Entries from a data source
--*--

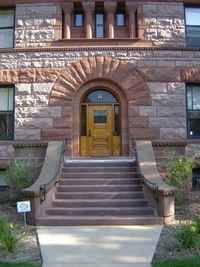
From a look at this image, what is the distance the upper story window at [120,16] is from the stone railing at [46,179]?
224 inches

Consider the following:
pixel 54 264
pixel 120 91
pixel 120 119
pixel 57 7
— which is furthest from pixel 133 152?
pixel 54 264

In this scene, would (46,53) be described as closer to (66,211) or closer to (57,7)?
(57,7)

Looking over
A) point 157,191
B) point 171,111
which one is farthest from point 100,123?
point 157,191

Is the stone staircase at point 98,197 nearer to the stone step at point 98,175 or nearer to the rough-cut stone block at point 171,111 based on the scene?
the stone step at point 98,175

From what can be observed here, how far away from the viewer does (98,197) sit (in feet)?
37.7

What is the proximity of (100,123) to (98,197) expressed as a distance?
5.18m

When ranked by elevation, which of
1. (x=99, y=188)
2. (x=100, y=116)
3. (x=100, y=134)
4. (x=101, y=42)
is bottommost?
(x=99, y=188)

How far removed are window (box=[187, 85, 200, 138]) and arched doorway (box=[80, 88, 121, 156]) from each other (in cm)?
281

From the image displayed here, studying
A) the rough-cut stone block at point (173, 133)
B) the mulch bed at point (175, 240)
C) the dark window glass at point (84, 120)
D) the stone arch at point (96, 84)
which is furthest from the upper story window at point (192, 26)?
the mulch bed at point (175, 240)

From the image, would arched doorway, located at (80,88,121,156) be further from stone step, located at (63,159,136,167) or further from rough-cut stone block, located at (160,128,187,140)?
stone step, located at (63,159,136,167)

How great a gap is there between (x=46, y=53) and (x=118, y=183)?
6531mm

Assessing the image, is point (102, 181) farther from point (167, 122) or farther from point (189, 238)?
point (189, 238)

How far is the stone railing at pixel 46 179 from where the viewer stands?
10273mm

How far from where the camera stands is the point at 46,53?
1580 centimetres
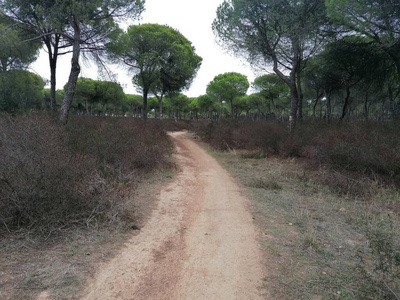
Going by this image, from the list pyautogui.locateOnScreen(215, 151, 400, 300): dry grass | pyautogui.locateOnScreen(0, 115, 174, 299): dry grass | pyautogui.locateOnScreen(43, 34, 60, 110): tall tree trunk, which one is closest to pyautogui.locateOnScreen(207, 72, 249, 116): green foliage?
pyautogui.locateOnScreen(43, 34, 60, 110): tall tree trunk

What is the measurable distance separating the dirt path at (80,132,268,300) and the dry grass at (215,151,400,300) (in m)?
0.30

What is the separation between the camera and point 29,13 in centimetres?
1195

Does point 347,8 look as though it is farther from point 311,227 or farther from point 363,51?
point 311,227

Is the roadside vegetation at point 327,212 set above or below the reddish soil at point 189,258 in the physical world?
above

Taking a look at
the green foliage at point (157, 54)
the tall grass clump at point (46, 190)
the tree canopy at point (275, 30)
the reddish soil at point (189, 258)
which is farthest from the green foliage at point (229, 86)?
the tall grass clump at point (46, 190)

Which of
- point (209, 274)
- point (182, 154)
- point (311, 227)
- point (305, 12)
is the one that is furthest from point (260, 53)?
point (209, 274)

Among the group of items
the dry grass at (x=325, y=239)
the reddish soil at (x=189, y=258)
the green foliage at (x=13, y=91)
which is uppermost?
the green foliage at (x=13, y=91)

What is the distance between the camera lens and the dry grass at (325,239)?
2.81 meters

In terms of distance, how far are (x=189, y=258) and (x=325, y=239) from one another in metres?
2.26

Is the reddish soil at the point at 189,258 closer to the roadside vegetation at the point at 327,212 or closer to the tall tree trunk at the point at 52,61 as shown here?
the roadside vegetation at the point at 327,212

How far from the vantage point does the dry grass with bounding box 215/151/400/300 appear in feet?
9.23

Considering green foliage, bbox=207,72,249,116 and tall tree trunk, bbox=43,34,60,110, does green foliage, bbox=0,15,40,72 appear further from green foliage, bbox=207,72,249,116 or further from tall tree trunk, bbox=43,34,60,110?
green foliage, bbox=207,72,249,116

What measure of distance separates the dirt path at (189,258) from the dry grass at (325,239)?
30cm

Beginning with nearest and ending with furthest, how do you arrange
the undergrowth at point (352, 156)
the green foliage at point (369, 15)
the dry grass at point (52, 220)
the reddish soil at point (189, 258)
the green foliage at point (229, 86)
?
the reddish soil at point (189, 258) → the dry grass at point (52, 220) → the undergrowth at point (352, 156) → the green foliage at point (369, 15) → the green foliage at point (229, 86)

--*--

Write out, word for word, every line from the one containing "Is the reddish" through the last line of the entries, including both.

- _PROBLEM SOLUTION_:
Is the reddish soil at the point at 189,258 closer to the roadside vegetation at the point at 327,212 or closer to the tall tree trunk at the point at 52,61 as shown here?
the roadside vegetation at the point at 327,212

How far from the vantage point does the dry grass with bounding box 215/151/400/300 appear in feet?
9.23

Considering green foliage, bbox=207,72,249,116 and tall tree trunk, bbox=43,34,60,110, does green foliage, bbox=0,15,40,72 appear further from green foliage, bbox=207,72,249,116 or further from tall tree trunk, bbox=43,34,60,110?
green foliage, bbox=207,72,249,116

What measure of distance separates the dirt path at (189,258) from the dry grass at (325,239)?
30cm

Beginning with nearest and ending with furthest, how do you arrange
the undergrowth at point (352, 156)
the green foliage at point (369, 15)
the dry grass at point (52, 220)
the reddish soil at point (189, 258)
the green foliage at point (229, 86)
?
the reddish soil at point (189, 258) → the dry grass at point (52, 220) → the undergrowth at point (352, 156) → the green foliage at point (369, 15) → the green foliage at point (229, 86)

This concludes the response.